Vaguely irritated by the intensity of his inspection, Laura glanced down at her soiled apron. ‘I suppose I do look a sight, don’t I?’

‘What are you doing?’ he asked, casting a casual glance about the room.

‘These rooms have hardly been touched in two years, and I thought that now you’re back you might want them reopening.’

‘Why close them in the first place? Did you take exception to cleaning them?’

Stung by what she mistakenly took to be a reprimand, Laura bristled. ‘Not at all. Why not close them? I didn’t need them. The house is enormous, and with just myself living here it hardly seemed worth keeping servants to clean empty rooms. Every now and then I see to it that a superficial cleaning is done, and fires lit during winter months to keep them aired.’

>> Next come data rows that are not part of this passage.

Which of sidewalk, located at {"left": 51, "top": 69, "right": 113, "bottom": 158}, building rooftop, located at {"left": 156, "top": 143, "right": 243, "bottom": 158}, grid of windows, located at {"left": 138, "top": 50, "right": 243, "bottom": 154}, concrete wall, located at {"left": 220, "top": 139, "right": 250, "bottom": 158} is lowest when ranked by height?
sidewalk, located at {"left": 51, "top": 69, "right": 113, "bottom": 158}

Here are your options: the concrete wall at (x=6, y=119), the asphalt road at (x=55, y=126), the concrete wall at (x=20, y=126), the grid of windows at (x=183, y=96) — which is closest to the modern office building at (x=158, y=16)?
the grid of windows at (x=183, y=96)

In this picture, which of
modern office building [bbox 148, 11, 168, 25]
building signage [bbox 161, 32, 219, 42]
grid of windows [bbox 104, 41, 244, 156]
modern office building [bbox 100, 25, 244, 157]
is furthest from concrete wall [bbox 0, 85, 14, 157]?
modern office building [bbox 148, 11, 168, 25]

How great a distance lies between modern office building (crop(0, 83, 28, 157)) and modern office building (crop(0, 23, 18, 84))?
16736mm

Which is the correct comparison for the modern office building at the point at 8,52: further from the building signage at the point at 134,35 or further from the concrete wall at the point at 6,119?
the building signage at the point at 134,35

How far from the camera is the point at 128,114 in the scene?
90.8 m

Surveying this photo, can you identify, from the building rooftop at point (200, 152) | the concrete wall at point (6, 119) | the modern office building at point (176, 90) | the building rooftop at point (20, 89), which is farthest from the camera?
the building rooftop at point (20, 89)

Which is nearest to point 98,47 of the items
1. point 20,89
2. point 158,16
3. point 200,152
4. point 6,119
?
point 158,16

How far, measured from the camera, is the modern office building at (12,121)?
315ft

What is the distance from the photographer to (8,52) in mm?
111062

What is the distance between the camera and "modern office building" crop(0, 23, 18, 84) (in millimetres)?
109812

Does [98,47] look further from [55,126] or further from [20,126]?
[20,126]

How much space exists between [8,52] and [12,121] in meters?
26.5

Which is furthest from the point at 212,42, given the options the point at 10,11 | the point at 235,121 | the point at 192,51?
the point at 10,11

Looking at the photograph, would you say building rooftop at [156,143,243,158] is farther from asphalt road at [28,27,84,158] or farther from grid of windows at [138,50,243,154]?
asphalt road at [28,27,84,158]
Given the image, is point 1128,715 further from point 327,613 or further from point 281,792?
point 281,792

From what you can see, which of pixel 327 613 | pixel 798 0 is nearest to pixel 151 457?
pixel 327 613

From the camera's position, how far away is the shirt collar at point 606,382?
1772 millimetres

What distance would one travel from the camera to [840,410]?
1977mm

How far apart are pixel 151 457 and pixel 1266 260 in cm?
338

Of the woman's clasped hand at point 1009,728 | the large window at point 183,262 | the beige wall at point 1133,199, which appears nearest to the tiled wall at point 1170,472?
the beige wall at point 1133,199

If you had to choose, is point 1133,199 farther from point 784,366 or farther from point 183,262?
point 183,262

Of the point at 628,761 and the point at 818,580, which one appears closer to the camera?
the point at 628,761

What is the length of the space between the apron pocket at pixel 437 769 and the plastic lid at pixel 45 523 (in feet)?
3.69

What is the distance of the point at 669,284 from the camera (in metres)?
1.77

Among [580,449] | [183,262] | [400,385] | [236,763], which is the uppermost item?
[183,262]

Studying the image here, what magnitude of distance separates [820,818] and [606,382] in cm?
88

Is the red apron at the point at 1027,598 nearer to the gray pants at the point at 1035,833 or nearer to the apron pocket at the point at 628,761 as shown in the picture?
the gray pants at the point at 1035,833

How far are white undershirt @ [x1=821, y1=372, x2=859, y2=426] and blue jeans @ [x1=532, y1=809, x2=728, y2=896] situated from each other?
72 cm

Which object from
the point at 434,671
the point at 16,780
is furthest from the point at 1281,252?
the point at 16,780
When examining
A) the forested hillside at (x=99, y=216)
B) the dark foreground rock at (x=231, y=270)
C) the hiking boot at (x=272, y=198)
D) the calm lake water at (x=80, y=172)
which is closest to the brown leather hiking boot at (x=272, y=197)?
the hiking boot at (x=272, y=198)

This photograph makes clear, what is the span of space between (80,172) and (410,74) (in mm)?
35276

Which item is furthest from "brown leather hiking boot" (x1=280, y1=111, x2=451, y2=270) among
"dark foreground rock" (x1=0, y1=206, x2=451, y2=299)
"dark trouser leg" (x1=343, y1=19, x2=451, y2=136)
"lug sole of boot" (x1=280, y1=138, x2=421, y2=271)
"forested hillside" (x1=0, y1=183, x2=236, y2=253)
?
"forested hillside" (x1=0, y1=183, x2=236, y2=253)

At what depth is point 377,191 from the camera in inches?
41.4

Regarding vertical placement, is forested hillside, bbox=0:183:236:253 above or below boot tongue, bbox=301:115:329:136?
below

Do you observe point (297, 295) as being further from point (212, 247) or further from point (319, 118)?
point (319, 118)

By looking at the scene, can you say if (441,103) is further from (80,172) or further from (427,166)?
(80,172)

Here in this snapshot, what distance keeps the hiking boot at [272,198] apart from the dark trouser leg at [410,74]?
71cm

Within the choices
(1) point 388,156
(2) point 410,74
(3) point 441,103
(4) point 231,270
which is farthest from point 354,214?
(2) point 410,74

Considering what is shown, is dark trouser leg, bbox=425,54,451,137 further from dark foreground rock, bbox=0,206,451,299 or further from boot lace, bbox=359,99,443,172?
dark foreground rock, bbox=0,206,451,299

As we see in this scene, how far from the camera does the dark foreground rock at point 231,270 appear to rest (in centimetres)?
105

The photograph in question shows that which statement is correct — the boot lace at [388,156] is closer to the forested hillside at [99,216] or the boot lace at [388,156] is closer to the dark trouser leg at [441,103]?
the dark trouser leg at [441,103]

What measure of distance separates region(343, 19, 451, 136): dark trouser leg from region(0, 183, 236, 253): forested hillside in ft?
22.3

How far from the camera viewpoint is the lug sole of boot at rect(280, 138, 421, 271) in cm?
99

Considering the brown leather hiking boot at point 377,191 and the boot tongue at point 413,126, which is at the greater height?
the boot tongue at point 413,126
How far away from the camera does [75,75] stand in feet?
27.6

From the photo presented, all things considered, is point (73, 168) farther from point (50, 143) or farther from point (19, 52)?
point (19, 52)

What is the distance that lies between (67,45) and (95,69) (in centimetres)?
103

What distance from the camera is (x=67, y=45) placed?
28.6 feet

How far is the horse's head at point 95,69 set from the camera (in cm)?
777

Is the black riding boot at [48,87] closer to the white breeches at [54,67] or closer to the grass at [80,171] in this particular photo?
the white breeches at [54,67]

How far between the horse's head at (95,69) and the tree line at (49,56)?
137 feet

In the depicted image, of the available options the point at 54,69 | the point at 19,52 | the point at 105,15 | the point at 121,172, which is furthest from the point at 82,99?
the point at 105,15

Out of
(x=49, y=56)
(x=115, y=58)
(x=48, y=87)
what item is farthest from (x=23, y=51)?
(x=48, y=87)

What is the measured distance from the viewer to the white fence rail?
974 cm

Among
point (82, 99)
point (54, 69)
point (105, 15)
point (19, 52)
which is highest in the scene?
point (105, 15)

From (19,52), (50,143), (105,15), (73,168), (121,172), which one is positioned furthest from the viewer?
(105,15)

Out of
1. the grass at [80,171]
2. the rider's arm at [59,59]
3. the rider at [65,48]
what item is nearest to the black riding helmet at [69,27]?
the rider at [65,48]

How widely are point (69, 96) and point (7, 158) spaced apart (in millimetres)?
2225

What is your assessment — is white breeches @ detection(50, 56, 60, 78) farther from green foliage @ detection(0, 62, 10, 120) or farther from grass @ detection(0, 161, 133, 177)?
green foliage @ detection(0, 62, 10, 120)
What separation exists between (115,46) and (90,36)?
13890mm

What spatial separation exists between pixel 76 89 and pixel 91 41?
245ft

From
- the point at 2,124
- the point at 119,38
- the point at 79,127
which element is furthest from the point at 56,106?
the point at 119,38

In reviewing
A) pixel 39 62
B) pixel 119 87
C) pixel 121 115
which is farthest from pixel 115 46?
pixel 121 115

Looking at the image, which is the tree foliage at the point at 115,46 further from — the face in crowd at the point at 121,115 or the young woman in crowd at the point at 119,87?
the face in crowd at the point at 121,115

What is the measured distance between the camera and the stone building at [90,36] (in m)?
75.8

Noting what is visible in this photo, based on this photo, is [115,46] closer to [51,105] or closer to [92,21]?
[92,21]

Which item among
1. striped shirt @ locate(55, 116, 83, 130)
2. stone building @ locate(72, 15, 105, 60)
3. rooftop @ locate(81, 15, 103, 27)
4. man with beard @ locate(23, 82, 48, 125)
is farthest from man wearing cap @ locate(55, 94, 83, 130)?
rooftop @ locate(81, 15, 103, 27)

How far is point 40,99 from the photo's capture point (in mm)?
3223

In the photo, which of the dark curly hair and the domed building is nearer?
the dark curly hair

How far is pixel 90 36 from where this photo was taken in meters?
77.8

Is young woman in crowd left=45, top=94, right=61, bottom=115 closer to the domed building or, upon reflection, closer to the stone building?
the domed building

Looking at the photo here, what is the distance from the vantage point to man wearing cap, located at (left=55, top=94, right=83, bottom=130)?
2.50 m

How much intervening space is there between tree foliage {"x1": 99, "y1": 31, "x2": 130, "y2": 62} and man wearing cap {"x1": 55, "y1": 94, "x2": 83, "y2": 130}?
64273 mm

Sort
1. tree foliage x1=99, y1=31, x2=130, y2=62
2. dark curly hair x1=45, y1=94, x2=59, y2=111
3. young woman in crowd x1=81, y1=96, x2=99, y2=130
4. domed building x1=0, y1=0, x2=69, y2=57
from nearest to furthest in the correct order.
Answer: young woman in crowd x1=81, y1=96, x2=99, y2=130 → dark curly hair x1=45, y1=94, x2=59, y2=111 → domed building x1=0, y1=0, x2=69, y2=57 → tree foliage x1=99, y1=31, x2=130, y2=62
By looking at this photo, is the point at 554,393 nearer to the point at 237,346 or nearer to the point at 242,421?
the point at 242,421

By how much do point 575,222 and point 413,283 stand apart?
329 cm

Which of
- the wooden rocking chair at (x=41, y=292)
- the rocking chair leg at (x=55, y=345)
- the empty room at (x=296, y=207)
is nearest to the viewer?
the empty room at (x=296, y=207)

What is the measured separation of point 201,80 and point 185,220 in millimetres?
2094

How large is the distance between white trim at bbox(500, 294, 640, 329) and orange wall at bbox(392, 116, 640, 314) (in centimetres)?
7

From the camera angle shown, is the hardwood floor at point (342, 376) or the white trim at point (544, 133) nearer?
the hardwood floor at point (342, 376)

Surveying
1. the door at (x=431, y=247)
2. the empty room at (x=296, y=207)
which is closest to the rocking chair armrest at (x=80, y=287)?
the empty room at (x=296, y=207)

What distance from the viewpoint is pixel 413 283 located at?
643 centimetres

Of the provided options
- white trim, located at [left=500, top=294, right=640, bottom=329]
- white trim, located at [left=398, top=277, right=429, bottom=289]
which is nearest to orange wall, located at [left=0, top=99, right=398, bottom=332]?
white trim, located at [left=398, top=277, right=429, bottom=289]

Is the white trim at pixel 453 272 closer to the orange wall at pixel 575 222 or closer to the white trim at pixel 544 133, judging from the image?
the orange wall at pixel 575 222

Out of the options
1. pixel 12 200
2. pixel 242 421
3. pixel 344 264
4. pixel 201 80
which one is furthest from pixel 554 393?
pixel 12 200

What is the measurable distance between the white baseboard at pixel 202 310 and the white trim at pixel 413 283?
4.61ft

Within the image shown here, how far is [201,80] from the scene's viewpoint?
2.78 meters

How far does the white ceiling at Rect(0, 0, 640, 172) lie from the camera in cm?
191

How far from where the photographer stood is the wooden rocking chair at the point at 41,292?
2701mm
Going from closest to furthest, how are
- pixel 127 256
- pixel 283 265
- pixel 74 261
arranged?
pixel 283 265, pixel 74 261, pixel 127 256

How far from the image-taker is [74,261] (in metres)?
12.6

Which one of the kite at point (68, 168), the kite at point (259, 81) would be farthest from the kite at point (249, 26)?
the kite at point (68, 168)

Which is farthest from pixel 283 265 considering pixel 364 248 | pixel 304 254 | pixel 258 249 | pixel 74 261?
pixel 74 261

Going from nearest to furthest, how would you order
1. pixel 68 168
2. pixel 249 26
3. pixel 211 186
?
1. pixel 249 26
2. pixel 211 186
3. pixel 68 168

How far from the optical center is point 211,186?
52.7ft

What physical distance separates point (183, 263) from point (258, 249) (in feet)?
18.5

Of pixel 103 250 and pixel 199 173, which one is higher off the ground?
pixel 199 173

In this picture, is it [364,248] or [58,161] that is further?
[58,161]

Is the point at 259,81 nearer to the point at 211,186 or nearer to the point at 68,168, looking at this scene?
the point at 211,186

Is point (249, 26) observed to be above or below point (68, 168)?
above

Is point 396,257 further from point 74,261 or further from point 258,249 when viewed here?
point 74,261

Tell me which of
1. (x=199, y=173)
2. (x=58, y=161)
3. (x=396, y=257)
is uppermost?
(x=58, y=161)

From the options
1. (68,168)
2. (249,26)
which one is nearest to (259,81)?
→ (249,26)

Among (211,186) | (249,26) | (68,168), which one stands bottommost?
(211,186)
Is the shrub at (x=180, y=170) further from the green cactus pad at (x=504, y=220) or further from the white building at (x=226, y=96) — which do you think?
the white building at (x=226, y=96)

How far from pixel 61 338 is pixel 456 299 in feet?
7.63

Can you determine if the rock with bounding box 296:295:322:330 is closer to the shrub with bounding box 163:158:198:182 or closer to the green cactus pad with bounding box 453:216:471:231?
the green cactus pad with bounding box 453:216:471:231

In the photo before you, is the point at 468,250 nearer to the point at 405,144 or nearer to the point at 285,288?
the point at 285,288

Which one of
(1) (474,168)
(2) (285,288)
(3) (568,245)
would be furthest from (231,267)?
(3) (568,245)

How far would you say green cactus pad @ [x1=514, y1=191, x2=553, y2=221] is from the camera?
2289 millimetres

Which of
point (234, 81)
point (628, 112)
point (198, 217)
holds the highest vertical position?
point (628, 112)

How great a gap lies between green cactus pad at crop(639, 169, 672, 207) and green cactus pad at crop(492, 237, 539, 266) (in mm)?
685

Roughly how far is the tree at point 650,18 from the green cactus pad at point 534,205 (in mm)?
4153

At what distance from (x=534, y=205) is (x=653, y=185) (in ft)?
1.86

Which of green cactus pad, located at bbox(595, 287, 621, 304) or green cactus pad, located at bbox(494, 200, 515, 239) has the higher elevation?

With a look that betrayed a mild degree of amusement he nodded. ‘Since when did ladies of the manor start doing menial chores themselves? We are not exactly in the position where we’re too poor to employ extra servants.’

‘I know, but I’m not above or averse to doing housework—or scrubbing floors, even, if I have to. Do you want these rooms reopened?’

‘Yes, but from what I’ve seen, you’re going to have your work cut out. Are you sure you’re up to the challenge?’ Lucas asked, but she seemed so eager, and her smile so disarming, that he really believed she was looking forward to the task. He noticed the carving of the horse she held and reached out to take it from her. His long, lean fingers traced its lines. ‘This was a keepsake of my mother’s,’ he murmured distantly. ‘When her horse died, my father carved its likeness and gave it to her one Christmas.’

‘It—it’s beautiful. Your father must have been extremely talented,’ Laura remarked generously.

‘No, he wasn’t,’ Lucas countered. ‘You’re being too kind. He would be the first to tell you that he was no craftsman. It’s a poor likeness, but Mother loved it.’

After placing the carving on the mantel beneath the portrait he turned, folding his hands behind his back and looking thoughtfully about the room with deceptively lazy eyes.

‘This is one room in particular I would like to make use of. It was my father’s study. We spent many an hour discussing matters that were of import at the time—issues from as far afield as India and America, to what was happening here at Roslyn. Sometimes Mother would be seated by the fire, quietly occupied with her sewing—listening.’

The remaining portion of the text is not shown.